- _Exercise materials_:
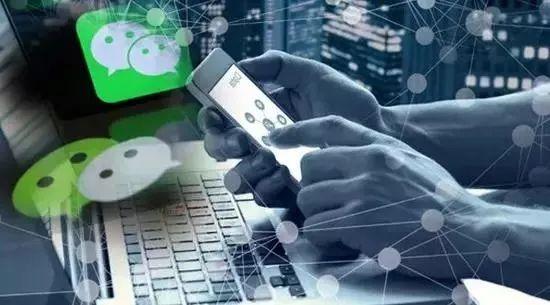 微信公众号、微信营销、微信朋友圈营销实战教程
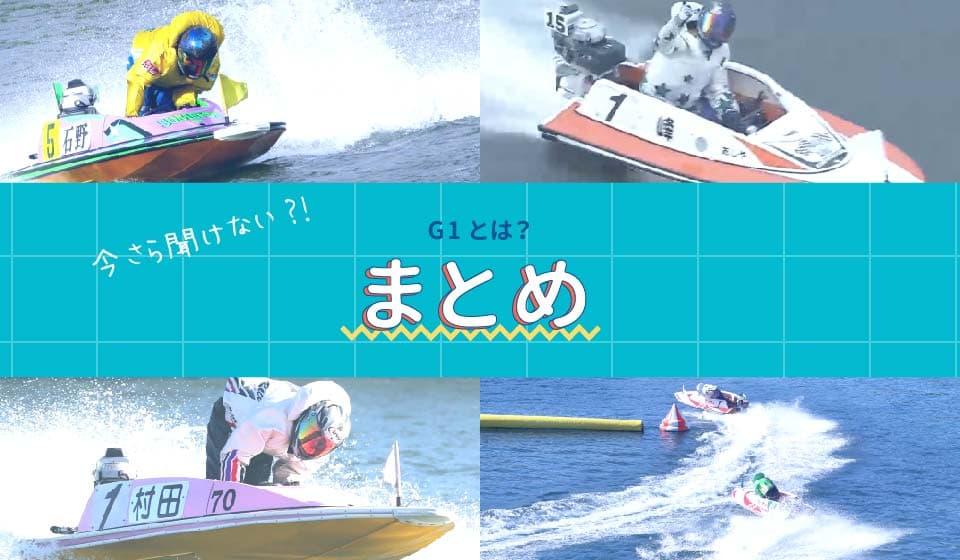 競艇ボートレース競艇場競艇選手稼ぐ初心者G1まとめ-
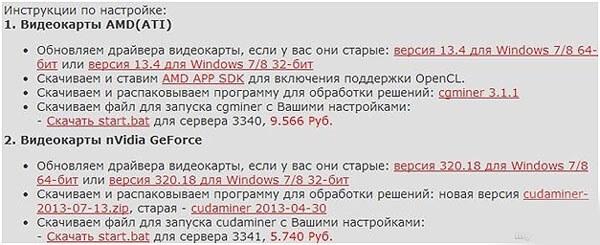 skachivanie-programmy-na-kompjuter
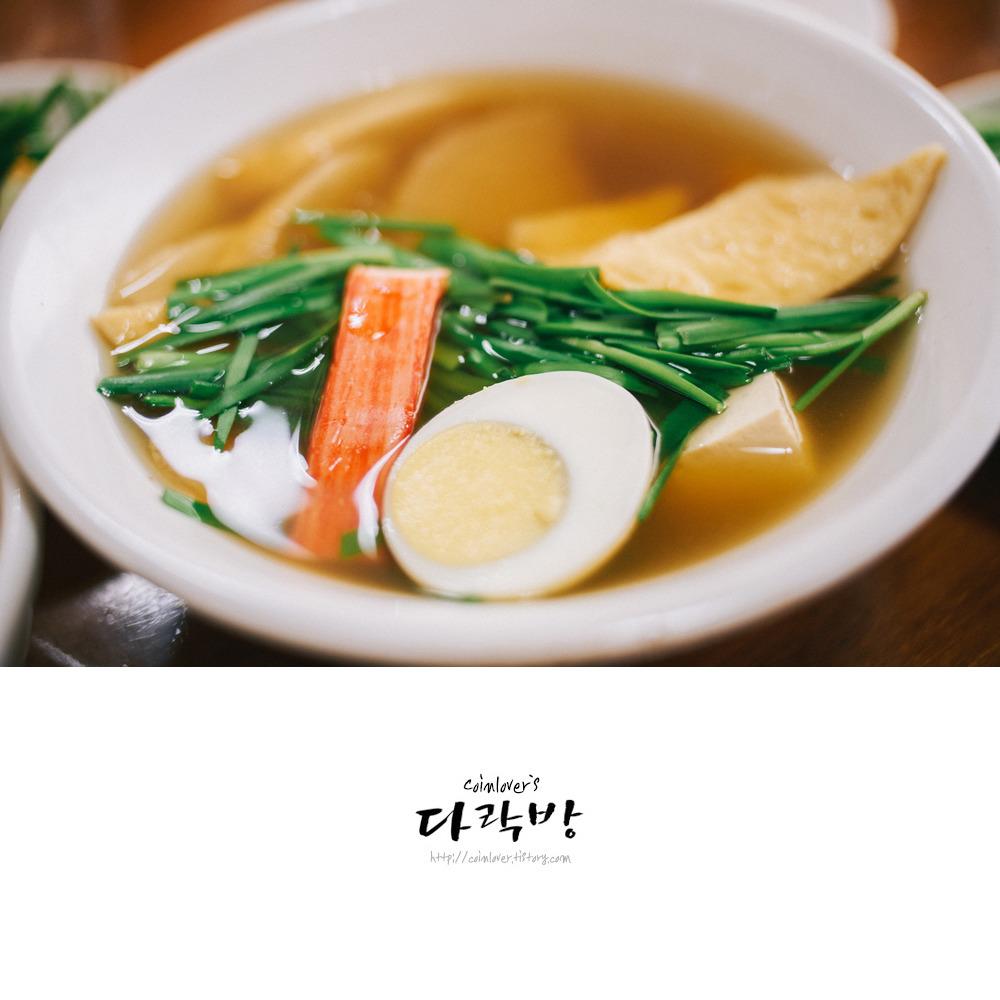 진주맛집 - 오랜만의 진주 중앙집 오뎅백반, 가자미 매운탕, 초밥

--

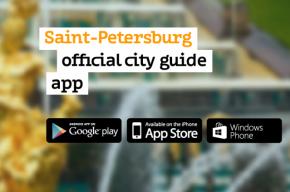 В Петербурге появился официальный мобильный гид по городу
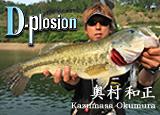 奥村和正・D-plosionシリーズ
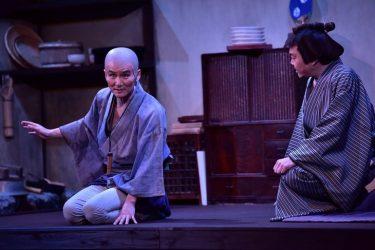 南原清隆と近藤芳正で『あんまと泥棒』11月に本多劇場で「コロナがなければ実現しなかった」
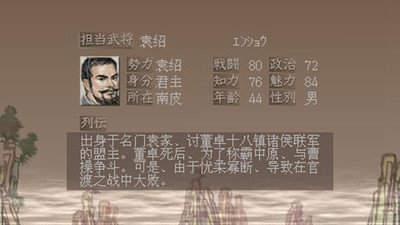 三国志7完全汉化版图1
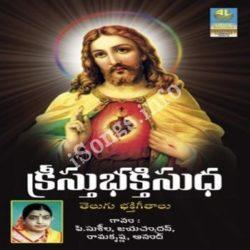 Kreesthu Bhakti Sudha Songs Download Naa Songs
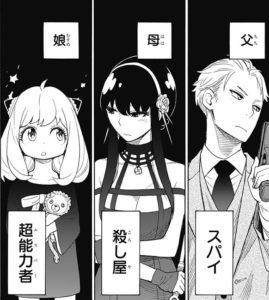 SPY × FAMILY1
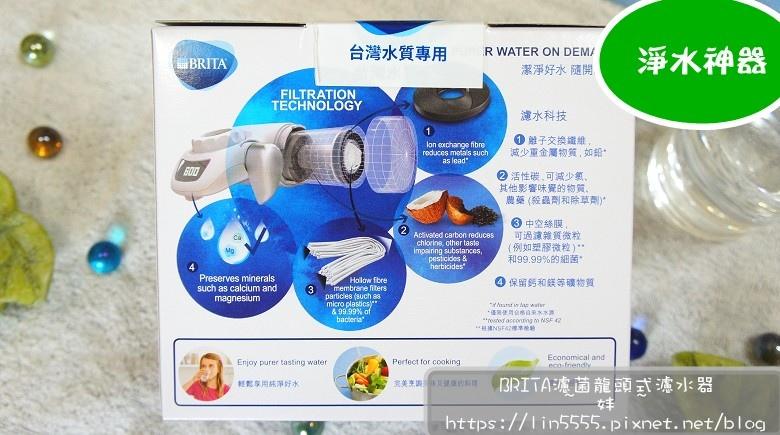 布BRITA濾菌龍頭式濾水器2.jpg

- _Task details_: Using the entries above, transcribe every line from the line containing "В Петербурге появился" through the line containing "布BRITA濾菌龍頭式濾水器2.jpg". Do not copy pictures.

- _Result of this task_:
 В Петербурге появился официальный мобильный гид по городу
 奥村和正・D-plosionシリーズ
 南原清隆と近藤芳正で『あんまと泥棒』11月に本多劇場で「コロナがなければ実現しなかった」
 三国志7完全汉化版图1
 Kreesthu Bhakti Sudha Songs Download Naa Songs
 SPY × FAMILY1
 布BRITA濾菌龍頭式濾水器2.jpg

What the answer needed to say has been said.